I am sad to see the water so low but I'm optimistic for rain to come and cooler days as well. I can't say what worldwide effects will be long term but in the past three years there has been a shift already in what has dominated our garden spaces.

Any good news to share about Pepper?

ConsciousGardener said...

Awesome post Bob, I've never heard of Star Fungus and I love the photos of the eryngo! I had a chance to see a few in the wild out west last week!

Bob said...

Cheryl, you can look up Earth Star fungus and there is a lot of info.

Pepper is good. They figured a sharp end of a pit must have stuck her.

Mamaholt said...

What a great post! I felt like I was walking with you. What a magnificent place you have.

Bob said...

Well Mrs. Wabi Sabi, I would love to have you visit some time so you could see for your self.

ESP said...

Hi Bob.

What a fabulous journey through the Texas countryside you took us through, complete with your childhood recollections. Not being from these parts (as you well know) I am always fascinated by your connections and childhood insights into these native Texas plants. I felt like I was walking with you on this journey.
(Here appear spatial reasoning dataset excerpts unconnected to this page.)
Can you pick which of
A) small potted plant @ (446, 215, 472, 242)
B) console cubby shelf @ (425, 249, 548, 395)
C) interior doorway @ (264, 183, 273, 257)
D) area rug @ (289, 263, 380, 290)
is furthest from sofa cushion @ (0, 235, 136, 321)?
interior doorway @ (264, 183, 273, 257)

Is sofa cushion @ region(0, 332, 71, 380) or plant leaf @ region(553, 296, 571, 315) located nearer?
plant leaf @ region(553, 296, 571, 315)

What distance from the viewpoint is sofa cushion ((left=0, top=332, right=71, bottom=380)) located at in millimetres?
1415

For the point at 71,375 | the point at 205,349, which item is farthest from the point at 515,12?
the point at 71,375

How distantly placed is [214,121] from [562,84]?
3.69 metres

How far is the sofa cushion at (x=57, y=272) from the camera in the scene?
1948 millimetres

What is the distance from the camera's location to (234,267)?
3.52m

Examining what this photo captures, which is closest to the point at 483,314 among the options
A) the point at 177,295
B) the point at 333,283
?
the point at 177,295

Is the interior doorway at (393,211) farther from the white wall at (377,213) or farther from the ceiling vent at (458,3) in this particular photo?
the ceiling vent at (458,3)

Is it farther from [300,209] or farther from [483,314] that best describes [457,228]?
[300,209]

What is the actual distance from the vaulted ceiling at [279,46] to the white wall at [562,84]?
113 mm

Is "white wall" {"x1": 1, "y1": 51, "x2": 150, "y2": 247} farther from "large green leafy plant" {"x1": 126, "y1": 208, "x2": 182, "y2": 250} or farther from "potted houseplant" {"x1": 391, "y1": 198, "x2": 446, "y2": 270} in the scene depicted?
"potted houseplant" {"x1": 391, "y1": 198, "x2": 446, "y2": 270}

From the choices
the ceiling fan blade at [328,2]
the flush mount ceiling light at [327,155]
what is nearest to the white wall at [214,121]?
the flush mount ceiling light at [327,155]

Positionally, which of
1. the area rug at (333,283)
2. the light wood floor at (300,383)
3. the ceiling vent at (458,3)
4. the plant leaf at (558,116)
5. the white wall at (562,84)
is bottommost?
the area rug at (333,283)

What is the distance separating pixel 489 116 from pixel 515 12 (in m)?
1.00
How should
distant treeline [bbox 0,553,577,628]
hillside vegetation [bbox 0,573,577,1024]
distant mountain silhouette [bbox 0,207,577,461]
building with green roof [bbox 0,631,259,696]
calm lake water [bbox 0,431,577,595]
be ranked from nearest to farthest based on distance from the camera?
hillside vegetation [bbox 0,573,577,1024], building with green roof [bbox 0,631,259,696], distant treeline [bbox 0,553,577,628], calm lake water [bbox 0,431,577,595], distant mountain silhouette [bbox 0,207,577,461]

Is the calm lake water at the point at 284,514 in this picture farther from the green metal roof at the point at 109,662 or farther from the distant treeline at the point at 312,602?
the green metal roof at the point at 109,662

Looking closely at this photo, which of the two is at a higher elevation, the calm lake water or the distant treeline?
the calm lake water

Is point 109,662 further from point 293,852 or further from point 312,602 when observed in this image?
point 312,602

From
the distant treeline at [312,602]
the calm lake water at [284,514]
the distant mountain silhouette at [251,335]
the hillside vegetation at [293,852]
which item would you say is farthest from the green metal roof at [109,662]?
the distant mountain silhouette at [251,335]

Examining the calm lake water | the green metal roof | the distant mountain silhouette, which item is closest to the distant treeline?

Great writing and you HAVE to get me one of those Eryngos (I hope I have the plural terminology correct!) Wow! How stunning is this puts a Scottish thistle to shame (Sshh...don't tell William I said this).

You live in a truly beautiful area, and no wonder you fly-fish!

I have meant to ask you this for some time...Do you know where I can get some more cedar stump carcasses? I need some to elevate some more Mex.gazing balls.


Bob said...

Philip, there are several cedar stumps along the drive way that you are welcome to. Let me know when you can come out and they are yours.

Pam/Digging said...

Fantastic post, Bob. I felt as if I were right there with you on your walk. You have an observant eye for what's happening among the little creatures of the garden and the wild. And I learned much about the wild plants you commented on too.

Lancashire rose said...

Thanks for taking me along with you on your evening walk. It was fun and we got to see all kinds of things. Some familiar ones and some not so familiar. Like the yellow flowers. Don't know those. I have watched the"zipper spiders" wrap up a bug in lightening time, rolling it round and round like a mummy. I would love to grow those eryngos. The WFC always has some in the fall but I failed to grow them from seed.
I think you will get your wish on the rain this week They forecast 5" Maybe just a little too much for one go.